> [Lesetext]
━━━━━━━━

Gleichzeitig verschlechterte sich jedoch sein Zustand ganz rapide. Das Morphium führte zu Übelkeit, er erbrach sich und hatte am Samstagmittag
schließlich einen Blutsturz, am selben Tag, an dem er abgeholt werden sollte. Damit waren wir dann auch an der Grenze unserer Belastbarkeit und
ich wünsche keinem, dass er so was mal erleben muss. Unsere Krankenschwester kam aber gleich (sie war ständig rufbereit!) und half uns in dieser
schwierigen Situation. Nach dem er sich so heftig erbrochen hatte, war er völlig entkräftet und fast bewusstlos. Wir bereiteten ihn auf den
Transport vor, wuschen ihn und kleideten ihn an. Als die Verantwortlichen kamen um ihn abzuholen, war er nicht mehr bei Bewusstsein. Unsere
Krankenschwester wollte sie noch davon überzeugen, ihn hierzulassen, er würde vielleicht die Fahrt gar nicht überleben. Doch sie waren entschlossen,
ihn mitzunehmen. Schweren Herzens ließen wir ihn gehen. Wir waren von unserer Krankenschwester vorgewarnt worden, dass er nicht mehr lange leben
würde, und so nahmen wir bereits Abschied von ihm. Der Trupp kam gut in Tanguieta an, wo er gleich ins Krankenhaus eingeliefert wurde und an den
Tropf kam. Er kam wieder zu sich, erkannte die Menschen um sich herum und fragte dauernd nach Toussaint. Am Sonntag rief Jean-Marie uns mehrfach
an und hielt uns auf dem Laufenden. Victor war mal weggetreten, mal bei Bewusstsein. Wenn er wach war, fragte er immer wieder nach Toussaint.
Außerdem erzählte er den Umstehenden, dass er sich bei Jesus aufgenommen wusste und forderte alle auf, auch mit Jesus zu leben. Er wusste, dass
es mit ihm zu Ende ging. Sonntagabend fragte er aber wieder nach Toussaint und so beschloss Toussaint, am Montagmorgen gleich hinzufahren.

━━━━━━━━

> [Datensätze]

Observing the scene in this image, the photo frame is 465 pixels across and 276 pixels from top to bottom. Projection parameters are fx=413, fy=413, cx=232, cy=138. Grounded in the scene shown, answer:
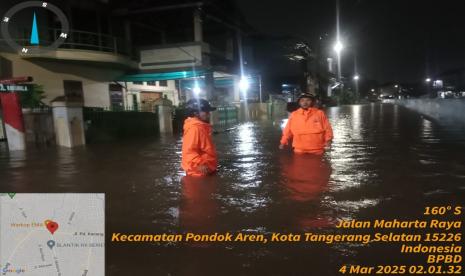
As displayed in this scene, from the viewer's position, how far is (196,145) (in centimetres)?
579

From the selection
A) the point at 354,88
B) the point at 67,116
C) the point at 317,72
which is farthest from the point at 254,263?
the point at 354,88

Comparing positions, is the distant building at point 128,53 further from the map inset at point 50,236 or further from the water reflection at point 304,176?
the map inset at point 50,236

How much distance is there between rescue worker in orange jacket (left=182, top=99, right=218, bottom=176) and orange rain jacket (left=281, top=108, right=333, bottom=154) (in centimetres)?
188

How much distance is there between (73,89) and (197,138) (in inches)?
609

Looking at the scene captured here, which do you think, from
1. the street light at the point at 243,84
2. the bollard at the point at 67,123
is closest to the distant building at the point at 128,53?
the street light at the point at 243,84

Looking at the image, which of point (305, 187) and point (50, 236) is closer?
point (50, 236)

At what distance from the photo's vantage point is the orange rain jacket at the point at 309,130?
7.15 meters

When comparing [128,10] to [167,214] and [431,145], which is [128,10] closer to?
[431,145]

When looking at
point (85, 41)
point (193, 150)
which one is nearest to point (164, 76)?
point (85, 41)

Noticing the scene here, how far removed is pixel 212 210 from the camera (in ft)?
15.9

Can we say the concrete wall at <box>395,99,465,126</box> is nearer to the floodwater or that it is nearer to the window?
the floodwater

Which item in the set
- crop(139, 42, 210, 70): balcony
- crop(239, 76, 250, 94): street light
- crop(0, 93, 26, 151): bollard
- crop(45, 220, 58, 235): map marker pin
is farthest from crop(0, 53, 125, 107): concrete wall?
crop(45, 220, 58, 235): map marker pin

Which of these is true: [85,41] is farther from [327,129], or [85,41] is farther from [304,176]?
[304,176]

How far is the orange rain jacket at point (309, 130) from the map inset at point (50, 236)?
5.22 m
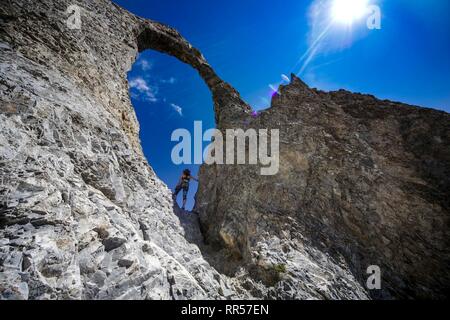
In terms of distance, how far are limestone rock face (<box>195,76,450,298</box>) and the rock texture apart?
8cm

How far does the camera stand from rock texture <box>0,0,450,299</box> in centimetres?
633

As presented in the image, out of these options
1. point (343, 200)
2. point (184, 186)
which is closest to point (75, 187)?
point (184, 186)

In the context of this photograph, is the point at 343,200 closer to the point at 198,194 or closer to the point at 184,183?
the point at 198,194

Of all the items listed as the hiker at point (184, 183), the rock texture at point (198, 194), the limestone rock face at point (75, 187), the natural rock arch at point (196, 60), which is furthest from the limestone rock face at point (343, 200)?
the limestone rock face at point (75, 187)

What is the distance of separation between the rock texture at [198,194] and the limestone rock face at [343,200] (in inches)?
3.1

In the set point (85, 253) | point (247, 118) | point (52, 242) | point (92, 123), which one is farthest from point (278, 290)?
point (247, 118)

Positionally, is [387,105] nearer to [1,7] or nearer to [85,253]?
[85,253]

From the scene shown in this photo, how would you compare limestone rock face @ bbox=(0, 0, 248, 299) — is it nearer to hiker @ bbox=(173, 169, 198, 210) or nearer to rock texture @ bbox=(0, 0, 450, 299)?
rock texture @ bbox=(0, 0, 450, 299)

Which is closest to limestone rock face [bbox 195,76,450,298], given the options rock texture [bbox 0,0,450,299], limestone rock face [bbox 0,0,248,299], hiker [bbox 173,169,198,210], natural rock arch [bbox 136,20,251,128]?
rock texture [bbox 0,0,450,299]

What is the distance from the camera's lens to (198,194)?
688 inches

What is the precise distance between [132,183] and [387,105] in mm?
19457

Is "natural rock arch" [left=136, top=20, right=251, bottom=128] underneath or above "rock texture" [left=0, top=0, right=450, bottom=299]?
above

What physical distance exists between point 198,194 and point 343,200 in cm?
909

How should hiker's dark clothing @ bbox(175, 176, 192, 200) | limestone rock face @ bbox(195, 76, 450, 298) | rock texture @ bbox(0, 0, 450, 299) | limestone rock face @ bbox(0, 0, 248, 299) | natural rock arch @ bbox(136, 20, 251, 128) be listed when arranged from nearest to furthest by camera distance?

━━━━━━━━

> [Aufgaben]
**A)** Nach wem fragte Victor laut Lesetext immer wieder, wenn er wach war?
**B)** Schreiben Sie den Abschnitt des Lesetexts von „Außerdem erzählte er“ bis „Montagmorgen gleich hinzufahren.“ wortgetreu ab.

> [Lösungen]
**A)** Nach Toussaint.

**B)**
Außerdem erzählte er den Umstehenden, dass er sich bei Jesus aufgenommen wusste und forderte alle auf, auch mit Jesus zu leben. Er wusste, dass
es mit ihm zu Ende ging. Sonntagabend fragte er aber wieder nach Toussaint und so beschloss Toussaint, am Montagmorgen gleich hinzufahren.